Почему же власти упорствовали? Воля властей венчает напор общих настроений. К властям, туда и обратно, в обе стороны, ведёт муравьиная тропа, цепочка интересов и мнений. Всякая власть, даже диктаторская, – ставленница. Сила Сталина проявилась в том, что он создал свои кадры. А кто, как один человек, поднялись в ответ на здравицу Хрущеву в том же зале, где Хрущев поносил здравицы Сталину? Хрущевцы! Консультант Брежнева, наш четвертый директор Бердников, мне говорил, что от каждого члена Политбюро ведёт на места цепочка личной взаимозависимости. В годы перестройки из-за кулис маршем демократии дирижировали горбачевцы, затем приступила к большому грабежу ельцинская разветвленная «семья». Что при Сталине, что после Сталина, в хрущевские и последующие времена, высшее руководство руководило голосами и прислушивалось к идущим снизу голосам. С романом Пастернака творилось то же самое, и Сурков оказался в положении бродяги Чарли. Помните попытку смешного человечка влезть в переполненный трамвай? Неудержимая толпа вносит, а затем, хочет того человечек или не хочет, выносит его из битком набитого вагона. Главу писательской массы несла волна завистливой ненависти к получившему наипрестижнейшую премию.
Со временем стало известно, что принявший решение о запрещении «Доктора Живаго» Хрущев романа не читал, как не читал и Альбер Камю, выдвинувший Пастернака на премию. Но и Никита Сергеевич, и Альбер Камю прислушивались к тем, кто читал. В хрущевском окружении читал не один Сурков. Это не оправдывает ни Суркова, ни Хрущева, однако дает представление о том, что происходило: каждый из причастных преследовал свой интерес под знаком охраны нашего отечества от идеологических врагов.
«Всей этой кутерьмы не случилось бы, если бы у советских редакторов хватило разума опубликовать эту книгу», – слова самого Пастернака поставил эпиграфом к своей книге «Отмытый роман Пастернака» Иван Толстой.
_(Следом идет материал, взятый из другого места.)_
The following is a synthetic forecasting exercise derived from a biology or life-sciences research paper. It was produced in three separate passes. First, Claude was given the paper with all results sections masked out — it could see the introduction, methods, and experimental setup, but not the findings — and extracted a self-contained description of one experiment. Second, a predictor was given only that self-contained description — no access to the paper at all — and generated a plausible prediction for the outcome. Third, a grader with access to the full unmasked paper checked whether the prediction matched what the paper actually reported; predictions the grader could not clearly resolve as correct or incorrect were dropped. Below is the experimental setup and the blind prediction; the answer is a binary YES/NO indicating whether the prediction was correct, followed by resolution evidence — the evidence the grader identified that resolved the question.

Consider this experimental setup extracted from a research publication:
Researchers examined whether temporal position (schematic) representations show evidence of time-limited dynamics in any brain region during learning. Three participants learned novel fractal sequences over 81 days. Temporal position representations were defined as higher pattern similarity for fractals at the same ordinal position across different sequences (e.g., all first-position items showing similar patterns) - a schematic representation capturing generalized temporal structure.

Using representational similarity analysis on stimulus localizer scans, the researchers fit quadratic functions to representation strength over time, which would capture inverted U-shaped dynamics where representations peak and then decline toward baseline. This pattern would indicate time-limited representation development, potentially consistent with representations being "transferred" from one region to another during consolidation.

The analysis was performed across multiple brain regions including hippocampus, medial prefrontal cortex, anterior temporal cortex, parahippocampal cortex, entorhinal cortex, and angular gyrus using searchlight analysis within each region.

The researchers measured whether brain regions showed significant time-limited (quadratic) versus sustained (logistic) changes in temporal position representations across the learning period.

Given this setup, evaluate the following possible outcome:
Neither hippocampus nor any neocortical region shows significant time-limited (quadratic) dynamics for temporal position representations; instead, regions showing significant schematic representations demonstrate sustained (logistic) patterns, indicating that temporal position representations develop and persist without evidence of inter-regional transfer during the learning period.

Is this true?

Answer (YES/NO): NO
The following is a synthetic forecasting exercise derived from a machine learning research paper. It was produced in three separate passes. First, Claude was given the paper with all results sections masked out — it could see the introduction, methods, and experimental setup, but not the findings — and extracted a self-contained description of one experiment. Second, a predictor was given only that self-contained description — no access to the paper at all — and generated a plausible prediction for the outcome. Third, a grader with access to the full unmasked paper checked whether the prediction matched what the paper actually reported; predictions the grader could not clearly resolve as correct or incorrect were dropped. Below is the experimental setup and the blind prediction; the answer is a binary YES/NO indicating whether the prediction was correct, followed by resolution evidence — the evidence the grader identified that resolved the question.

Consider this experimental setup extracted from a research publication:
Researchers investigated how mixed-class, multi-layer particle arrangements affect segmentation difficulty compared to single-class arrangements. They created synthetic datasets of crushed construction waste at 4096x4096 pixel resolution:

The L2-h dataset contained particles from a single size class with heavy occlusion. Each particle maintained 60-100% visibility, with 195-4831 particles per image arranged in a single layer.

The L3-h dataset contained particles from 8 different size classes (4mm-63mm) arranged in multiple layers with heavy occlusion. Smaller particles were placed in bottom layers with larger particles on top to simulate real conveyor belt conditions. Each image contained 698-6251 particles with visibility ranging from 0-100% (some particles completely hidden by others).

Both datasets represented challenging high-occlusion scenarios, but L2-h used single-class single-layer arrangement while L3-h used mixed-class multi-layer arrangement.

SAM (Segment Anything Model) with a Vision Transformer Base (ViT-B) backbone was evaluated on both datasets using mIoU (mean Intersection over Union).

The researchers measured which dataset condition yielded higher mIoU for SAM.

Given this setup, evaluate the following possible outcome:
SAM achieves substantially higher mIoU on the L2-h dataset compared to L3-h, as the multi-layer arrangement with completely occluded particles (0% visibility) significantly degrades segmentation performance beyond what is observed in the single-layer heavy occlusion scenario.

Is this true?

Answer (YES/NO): YES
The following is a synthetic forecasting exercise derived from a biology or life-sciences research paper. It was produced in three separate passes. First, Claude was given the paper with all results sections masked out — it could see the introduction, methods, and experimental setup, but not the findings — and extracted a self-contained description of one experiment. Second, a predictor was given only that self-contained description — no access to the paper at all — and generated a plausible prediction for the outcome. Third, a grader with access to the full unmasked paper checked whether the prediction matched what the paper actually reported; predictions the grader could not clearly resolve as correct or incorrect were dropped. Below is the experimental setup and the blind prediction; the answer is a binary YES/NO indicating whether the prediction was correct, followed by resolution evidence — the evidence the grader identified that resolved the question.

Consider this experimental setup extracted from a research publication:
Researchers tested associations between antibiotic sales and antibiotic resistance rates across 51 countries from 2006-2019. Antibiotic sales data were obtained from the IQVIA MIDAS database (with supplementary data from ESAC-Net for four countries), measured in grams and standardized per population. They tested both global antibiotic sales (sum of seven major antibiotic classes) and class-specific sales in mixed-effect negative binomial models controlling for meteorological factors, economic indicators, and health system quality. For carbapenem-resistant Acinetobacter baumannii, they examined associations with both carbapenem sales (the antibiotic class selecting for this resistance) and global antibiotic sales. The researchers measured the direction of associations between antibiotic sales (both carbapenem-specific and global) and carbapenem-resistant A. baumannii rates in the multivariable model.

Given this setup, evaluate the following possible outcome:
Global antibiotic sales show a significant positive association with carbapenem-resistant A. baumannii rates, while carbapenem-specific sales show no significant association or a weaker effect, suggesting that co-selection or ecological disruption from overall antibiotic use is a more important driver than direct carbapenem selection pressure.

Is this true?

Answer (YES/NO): NO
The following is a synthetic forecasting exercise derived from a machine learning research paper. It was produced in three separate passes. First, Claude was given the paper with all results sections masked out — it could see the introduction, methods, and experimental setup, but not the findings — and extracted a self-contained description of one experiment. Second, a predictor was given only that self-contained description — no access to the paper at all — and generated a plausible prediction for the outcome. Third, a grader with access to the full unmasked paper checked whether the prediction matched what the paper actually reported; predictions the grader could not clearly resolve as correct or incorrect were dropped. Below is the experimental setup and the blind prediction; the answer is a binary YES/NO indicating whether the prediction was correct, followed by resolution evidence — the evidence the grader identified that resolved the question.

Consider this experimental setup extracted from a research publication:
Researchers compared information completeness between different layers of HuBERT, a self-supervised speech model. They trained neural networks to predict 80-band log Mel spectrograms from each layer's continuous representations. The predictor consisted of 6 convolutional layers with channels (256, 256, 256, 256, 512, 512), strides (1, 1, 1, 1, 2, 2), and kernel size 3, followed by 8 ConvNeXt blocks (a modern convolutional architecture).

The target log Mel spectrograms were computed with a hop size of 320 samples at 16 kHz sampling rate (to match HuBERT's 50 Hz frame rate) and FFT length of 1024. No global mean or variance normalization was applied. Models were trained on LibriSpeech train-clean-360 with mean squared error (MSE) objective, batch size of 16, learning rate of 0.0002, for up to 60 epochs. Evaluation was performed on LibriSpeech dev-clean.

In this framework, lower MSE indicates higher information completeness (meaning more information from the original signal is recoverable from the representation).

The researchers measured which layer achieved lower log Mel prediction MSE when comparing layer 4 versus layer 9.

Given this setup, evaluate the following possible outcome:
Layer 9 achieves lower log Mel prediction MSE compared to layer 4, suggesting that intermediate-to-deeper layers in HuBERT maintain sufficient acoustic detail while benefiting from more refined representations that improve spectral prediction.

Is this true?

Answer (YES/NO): NO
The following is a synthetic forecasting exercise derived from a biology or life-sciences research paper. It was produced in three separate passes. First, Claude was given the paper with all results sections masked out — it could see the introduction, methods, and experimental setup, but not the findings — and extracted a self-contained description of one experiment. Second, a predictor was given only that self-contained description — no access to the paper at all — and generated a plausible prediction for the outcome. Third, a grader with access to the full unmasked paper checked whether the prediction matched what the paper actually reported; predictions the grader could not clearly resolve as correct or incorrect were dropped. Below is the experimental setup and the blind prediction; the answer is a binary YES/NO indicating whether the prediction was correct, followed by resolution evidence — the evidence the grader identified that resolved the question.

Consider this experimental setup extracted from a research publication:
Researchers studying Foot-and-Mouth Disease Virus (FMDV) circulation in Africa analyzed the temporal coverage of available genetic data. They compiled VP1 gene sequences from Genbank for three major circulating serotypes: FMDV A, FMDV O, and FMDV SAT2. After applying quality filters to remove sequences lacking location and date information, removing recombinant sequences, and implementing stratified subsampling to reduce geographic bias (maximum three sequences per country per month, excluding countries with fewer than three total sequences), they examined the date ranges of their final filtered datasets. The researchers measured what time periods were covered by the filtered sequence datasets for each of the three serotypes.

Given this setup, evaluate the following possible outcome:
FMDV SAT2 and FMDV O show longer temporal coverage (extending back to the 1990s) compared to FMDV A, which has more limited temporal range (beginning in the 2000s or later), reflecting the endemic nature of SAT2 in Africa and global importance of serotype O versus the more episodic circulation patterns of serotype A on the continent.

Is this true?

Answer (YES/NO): NO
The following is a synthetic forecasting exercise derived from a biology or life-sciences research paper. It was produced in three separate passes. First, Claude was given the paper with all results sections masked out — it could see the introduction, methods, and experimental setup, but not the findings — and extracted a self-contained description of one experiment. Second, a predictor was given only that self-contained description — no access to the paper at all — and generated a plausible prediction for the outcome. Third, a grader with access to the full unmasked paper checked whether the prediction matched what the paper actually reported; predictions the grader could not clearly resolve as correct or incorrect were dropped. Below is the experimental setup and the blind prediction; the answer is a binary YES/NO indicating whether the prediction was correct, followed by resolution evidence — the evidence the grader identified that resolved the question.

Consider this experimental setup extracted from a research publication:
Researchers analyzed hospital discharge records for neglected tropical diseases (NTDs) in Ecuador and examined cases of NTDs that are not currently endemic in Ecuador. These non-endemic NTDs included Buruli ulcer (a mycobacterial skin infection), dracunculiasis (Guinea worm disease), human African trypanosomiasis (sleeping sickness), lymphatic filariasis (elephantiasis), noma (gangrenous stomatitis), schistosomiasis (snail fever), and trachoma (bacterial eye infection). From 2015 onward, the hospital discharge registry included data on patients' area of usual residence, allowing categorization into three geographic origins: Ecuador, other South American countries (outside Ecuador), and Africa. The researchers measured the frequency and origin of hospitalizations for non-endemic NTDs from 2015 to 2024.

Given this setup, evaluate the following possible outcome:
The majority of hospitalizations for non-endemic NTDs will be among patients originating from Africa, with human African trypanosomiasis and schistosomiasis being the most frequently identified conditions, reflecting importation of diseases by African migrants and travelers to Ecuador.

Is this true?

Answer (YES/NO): NO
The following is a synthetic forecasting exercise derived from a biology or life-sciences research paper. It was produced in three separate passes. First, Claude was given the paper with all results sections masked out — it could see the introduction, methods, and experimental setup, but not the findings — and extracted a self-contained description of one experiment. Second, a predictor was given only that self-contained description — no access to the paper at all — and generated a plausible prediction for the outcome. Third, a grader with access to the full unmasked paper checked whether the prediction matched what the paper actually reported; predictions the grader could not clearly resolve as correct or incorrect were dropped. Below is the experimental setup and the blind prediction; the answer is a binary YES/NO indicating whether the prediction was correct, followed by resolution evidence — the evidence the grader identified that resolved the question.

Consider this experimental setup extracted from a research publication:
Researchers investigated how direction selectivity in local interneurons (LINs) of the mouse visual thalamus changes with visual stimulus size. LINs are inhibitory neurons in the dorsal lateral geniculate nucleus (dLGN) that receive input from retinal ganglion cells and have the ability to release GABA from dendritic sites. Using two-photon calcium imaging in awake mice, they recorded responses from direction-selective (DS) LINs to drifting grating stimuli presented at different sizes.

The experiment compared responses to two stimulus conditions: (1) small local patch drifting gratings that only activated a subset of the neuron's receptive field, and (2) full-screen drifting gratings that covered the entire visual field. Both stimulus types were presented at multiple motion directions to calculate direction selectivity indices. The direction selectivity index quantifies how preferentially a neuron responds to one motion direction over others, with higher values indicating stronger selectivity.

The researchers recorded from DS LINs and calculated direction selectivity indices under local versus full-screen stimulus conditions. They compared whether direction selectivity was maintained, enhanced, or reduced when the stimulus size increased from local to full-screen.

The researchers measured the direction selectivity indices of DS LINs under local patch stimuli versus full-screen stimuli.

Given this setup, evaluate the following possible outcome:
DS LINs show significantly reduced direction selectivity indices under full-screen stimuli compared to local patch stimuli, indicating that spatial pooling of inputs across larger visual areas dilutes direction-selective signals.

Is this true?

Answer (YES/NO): NO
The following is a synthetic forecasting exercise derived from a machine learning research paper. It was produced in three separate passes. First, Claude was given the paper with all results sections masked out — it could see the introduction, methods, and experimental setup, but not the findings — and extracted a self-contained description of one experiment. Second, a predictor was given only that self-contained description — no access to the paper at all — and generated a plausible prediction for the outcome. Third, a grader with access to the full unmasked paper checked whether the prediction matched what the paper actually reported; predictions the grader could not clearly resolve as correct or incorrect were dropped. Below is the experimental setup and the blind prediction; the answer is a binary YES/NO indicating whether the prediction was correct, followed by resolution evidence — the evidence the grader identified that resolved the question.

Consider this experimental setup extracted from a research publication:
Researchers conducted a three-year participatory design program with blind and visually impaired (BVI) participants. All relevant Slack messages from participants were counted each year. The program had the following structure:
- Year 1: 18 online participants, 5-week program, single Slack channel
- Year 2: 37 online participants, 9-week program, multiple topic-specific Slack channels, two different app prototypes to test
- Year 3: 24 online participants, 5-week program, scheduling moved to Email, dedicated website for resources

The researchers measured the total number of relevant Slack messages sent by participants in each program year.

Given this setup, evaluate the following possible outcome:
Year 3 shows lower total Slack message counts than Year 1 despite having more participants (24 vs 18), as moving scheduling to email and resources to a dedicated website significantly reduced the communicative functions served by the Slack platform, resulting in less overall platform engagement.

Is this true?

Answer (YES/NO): NO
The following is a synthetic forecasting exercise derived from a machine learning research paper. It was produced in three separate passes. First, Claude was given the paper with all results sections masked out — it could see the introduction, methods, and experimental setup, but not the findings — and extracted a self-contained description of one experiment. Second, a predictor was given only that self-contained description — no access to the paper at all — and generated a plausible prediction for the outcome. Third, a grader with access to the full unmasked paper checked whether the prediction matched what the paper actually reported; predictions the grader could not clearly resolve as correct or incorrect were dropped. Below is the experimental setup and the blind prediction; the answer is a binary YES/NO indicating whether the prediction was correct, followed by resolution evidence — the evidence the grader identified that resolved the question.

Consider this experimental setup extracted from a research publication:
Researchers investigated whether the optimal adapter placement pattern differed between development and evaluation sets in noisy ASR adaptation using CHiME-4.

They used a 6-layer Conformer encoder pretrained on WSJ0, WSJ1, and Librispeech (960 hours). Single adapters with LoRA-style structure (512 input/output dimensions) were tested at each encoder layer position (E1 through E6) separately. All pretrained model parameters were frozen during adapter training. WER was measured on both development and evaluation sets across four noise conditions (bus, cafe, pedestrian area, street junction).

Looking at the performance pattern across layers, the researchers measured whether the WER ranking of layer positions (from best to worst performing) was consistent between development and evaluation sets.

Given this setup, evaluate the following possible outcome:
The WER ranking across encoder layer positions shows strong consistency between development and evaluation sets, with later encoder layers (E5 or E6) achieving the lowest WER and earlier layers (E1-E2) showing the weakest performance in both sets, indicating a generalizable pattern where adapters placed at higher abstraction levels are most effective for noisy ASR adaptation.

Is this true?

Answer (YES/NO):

У него же показано, по-моему, вполне убедительно: автор романа, действуя стратегически, и провоцировал кутерьму. Не будь кутерьмы, получил бы он Нобелевскую премию? Разве что не читавшие Достоевского могут исключать такое допущение. Преследуемый поэт – вариант Верховенского-старшего, которому льстила репутация гонимого. Скандал, возбужденный «Доктором Живаго», стал политическим событием мирового масштаба. В раздувании скандала нашло себе применение несметное число людей.